EXERCISE INSTRUCTIONS:
How many lines below contain the word "feet"? Reply with the number only.

Dataset excerpt
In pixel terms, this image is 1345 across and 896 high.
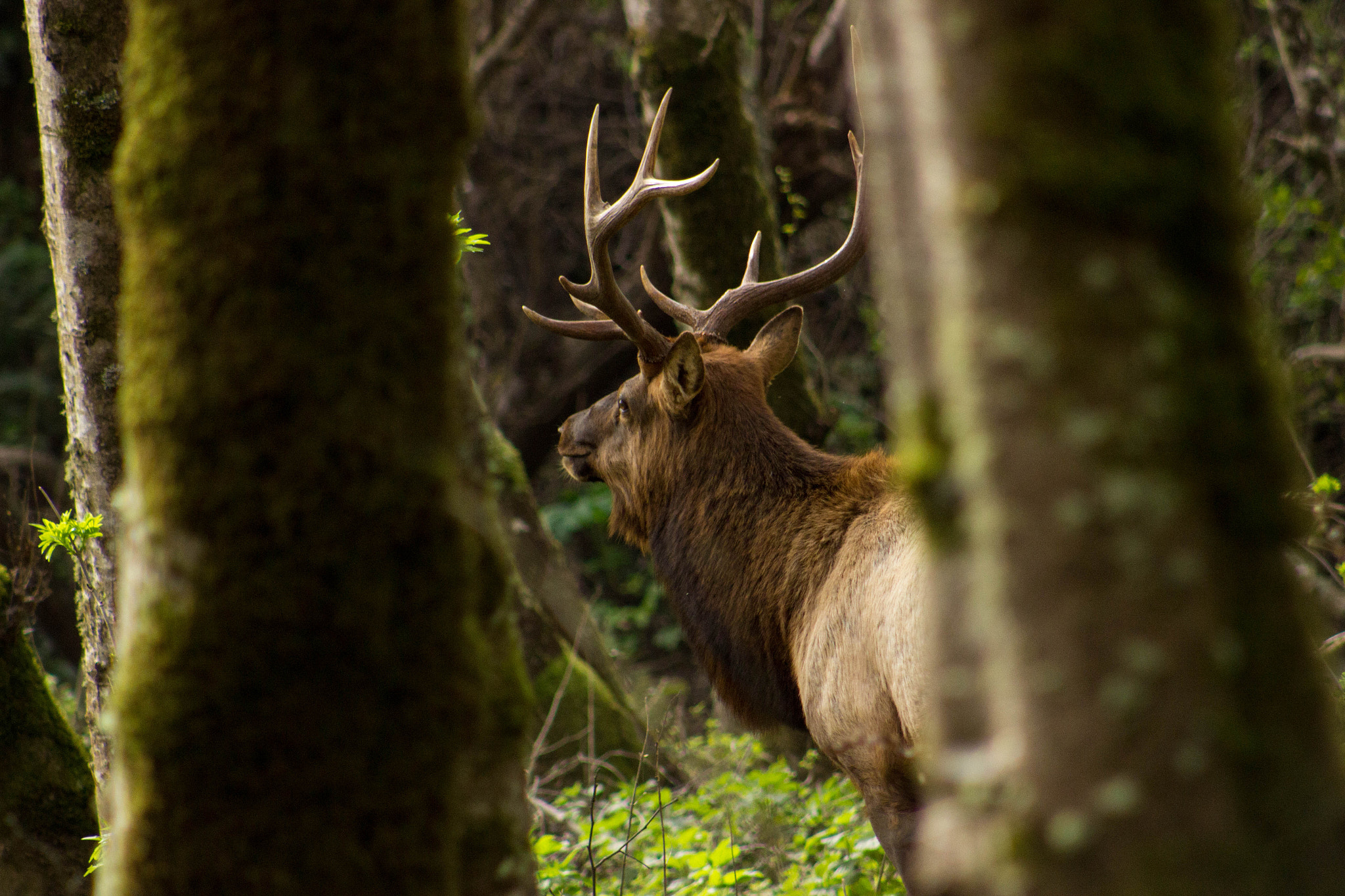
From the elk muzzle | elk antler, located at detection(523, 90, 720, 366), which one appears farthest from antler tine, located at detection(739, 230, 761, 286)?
the elk muzzle

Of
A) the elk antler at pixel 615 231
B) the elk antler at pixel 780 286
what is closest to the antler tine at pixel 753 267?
the elk antler at pixel 780 286

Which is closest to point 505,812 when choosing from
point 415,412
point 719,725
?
point 415,412

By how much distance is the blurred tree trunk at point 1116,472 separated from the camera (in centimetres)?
115

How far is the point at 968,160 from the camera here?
48.1 inches

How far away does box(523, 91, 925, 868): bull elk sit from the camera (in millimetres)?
3539

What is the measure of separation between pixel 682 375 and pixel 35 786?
2.66m

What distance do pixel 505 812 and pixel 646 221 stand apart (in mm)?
8910

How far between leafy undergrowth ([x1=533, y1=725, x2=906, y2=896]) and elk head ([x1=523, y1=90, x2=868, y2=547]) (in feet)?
4.11

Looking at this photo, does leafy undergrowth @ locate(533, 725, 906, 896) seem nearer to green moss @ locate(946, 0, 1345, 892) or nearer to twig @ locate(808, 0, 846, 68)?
green moss @ locate(946, 0, 1345, 892)

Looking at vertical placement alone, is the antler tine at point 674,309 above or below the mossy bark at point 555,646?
above

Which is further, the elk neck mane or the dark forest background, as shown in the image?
the dark forest background

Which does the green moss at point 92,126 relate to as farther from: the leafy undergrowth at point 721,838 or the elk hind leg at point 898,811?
the elk hind leg at point 898,811

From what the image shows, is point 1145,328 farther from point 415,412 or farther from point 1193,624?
point 415,412

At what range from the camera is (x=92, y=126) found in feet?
11.4
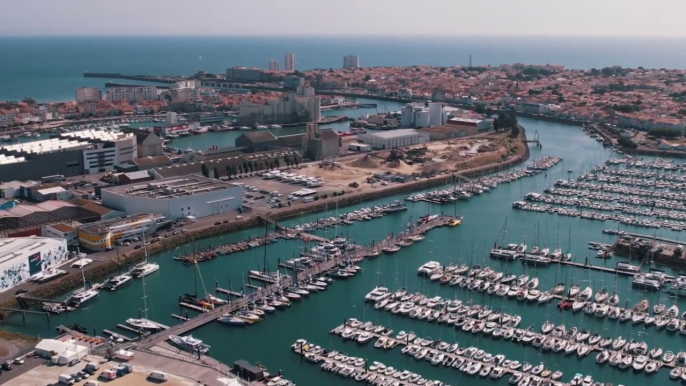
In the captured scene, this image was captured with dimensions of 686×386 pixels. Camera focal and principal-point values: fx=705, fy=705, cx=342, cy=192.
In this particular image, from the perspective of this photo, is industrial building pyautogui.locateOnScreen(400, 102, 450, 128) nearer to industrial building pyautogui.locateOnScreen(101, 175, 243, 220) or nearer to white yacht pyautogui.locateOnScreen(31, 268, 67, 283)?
industrial building pyautogui.locateOnScreen(101, 175, 243, 220)

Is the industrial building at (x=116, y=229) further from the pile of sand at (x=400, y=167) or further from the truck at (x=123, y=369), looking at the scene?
the pile of sand at (x=400, y=167)

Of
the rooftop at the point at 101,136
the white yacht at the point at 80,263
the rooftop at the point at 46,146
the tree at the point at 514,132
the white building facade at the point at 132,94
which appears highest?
the white building facade at the point at 132,94

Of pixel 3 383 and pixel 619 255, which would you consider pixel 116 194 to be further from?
pixel 619 255

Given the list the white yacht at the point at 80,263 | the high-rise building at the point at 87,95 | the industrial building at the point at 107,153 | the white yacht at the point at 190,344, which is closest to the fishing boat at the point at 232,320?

FINAL RESULT:
2